▶ REQUIRED ACTION 1
In the passage on who is in charge of motivation, what is named as the trigger for action at the individual level?
▶ REQUIRED ACTION 2
Continue the passage on who is in charge of motivation, starting after its final sentence.

▶ EXCERPTED PASSAGE
For action to happen there must be some stimulus that gets it started and keeps it going. The trigger/switch at the individual level is motivation. That foundation out of the way, who is in charge of the triggers?
The Individual
You would think it would start here. The individual most likely assumes it will start somewhere else. When an individual has chosen to do something on their own, say find a job, they are certainly responsible for motivation. They will feed that with the carrots and sticks of different opportunities. But when an individual is expected to do something they relinquish control of motivation.
The Boss
Which brings us to the first level leaders. They are the closest to core motivational action. They have the chance to effect action. Unfortunately they are the bosses- as my kids say, “stop bossing me around”. Doubly unfortunate is the fact that they are also individuals. They are saddled with the need to both act and be responsible for action. With so much action on the radar it is easy to forget that action requires motivation.
The Mid Level Manager
It is here that the carrots and sticks are stacked, measured, bargained for and grouped. Since carrots and sticks are a fairly weak motivator, force and coercion are often chosen as alternatives. So now we have an individual who is also a boss delivering blows and wishing they could somehow satisfy everyone- which would probably increase motivation and therefore the right actions.

▶ ENTRIES SUPPLIED
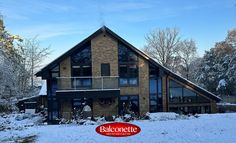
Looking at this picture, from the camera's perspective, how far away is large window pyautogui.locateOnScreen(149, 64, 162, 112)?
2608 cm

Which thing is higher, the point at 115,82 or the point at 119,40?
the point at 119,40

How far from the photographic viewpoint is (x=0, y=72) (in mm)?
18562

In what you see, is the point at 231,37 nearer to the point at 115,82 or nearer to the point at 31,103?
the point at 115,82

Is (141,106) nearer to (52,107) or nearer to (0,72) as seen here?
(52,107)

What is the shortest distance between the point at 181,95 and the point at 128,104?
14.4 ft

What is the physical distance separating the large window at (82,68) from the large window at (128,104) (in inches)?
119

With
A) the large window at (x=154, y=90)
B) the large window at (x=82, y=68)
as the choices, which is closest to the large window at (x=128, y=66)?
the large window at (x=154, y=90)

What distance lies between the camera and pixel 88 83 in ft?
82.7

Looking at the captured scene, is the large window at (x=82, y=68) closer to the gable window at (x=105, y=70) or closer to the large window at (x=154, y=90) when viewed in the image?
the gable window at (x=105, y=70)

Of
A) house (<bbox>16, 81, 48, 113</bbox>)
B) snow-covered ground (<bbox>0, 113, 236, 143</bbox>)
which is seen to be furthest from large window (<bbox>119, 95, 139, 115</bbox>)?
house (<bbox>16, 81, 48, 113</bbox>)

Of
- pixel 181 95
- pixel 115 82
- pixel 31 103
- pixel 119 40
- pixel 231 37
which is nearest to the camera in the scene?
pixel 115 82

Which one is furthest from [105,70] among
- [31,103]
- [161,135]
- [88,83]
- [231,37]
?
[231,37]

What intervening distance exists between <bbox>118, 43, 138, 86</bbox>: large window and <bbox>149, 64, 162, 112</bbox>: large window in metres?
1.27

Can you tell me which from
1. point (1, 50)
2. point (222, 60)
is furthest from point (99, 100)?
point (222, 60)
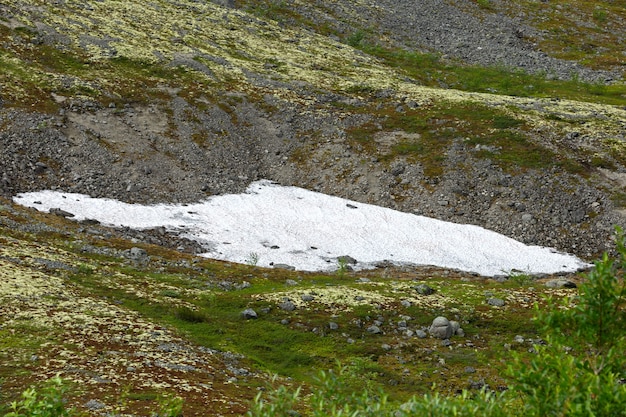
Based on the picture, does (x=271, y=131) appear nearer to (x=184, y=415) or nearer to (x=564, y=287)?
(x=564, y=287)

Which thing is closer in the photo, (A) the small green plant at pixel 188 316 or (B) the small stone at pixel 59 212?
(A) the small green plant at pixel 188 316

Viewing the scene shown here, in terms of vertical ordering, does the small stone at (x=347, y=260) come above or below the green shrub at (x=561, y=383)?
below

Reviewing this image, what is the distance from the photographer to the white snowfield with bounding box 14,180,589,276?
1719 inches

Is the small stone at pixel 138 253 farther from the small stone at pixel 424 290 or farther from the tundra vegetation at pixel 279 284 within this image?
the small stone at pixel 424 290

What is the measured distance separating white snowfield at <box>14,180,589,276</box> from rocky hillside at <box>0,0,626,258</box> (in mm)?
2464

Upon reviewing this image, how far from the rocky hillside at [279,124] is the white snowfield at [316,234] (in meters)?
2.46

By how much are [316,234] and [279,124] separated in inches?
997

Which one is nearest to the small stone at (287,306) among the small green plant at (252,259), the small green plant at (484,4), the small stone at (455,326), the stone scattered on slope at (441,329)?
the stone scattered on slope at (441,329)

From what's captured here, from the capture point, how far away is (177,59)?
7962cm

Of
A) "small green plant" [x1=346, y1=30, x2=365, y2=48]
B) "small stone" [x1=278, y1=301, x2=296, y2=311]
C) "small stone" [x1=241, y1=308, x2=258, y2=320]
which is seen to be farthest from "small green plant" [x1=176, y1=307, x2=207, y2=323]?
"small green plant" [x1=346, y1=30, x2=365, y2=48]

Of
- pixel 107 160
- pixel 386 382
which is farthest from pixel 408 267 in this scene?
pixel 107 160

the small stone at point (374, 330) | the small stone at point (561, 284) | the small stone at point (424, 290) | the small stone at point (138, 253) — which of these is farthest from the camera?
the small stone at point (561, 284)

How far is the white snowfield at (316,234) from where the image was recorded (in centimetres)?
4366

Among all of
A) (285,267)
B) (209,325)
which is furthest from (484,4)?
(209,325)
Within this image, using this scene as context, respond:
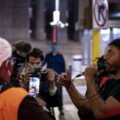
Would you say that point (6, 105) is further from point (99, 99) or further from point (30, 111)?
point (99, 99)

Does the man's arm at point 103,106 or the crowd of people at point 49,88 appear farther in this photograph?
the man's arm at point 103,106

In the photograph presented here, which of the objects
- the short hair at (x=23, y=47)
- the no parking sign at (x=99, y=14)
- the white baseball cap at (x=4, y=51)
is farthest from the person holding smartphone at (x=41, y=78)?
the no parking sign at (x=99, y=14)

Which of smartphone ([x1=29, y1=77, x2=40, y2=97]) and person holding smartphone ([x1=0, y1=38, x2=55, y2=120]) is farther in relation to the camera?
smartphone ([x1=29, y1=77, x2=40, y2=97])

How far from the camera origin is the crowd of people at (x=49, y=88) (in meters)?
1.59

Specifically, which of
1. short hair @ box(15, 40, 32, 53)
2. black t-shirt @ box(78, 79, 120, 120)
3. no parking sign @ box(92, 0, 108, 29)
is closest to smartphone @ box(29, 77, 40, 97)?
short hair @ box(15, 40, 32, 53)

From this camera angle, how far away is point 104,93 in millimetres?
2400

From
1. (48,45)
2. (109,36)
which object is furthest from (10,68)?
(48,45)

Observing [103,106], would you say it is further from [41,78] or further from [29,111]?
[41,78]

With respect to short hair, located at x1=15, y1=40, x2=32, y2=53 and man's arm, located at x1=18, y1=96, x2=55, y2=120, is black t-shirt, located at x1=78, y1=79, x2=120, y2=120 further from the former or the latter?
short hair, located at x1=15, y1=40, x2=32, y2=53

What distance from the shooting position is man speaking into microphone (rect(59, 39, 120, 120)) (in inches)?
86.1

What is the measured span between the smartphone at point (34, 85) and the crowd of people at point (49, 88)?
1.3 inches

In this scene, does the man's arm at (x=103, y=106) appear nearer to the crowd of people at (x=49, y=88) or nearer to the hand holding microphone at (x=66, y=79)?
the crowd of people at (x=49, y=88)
---
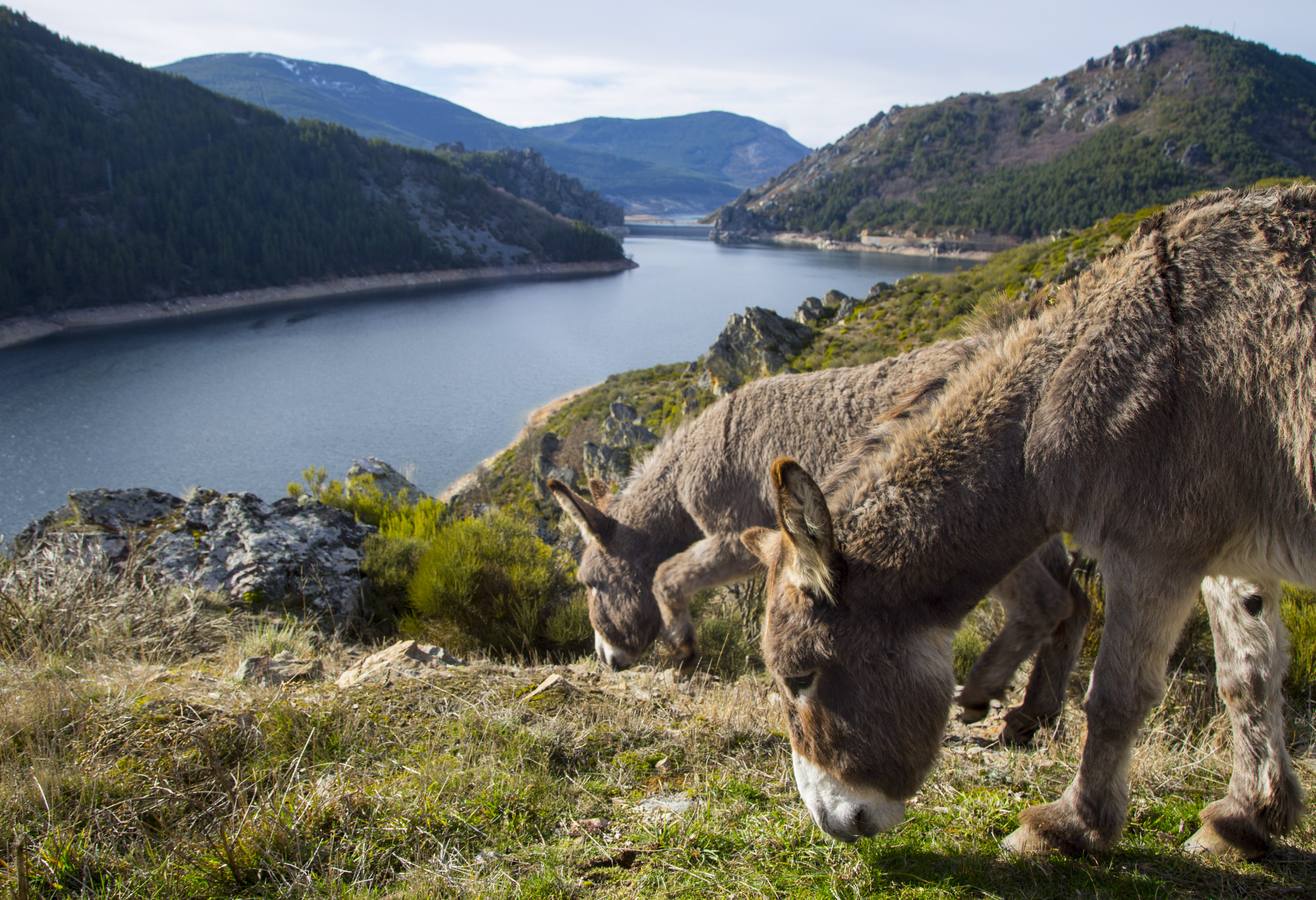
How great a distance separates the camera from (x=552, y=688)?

▶ EXERCISE RESPONSE 1
Motivation.

▶ EXERCISE RESPONSE 2
The Acronym Leaders
At this level you get your title shortened, from seven and eight letters (and more) to 2- VP. Not only must motivation at an individual level (which of course includes the VP) be considered, but there is now an invisible core energy centered around function (read skill, focus and a certain kind of specific motivation) that has a powerful action/inaction lever. Competing motivators and competing actions (or not) appear. The more this person takes charge of functional motivators the more they tend to run head-on into disparate organizational motivators- especially if they are wrapped up in a change package.
Enter the Figureheads
SVP’s.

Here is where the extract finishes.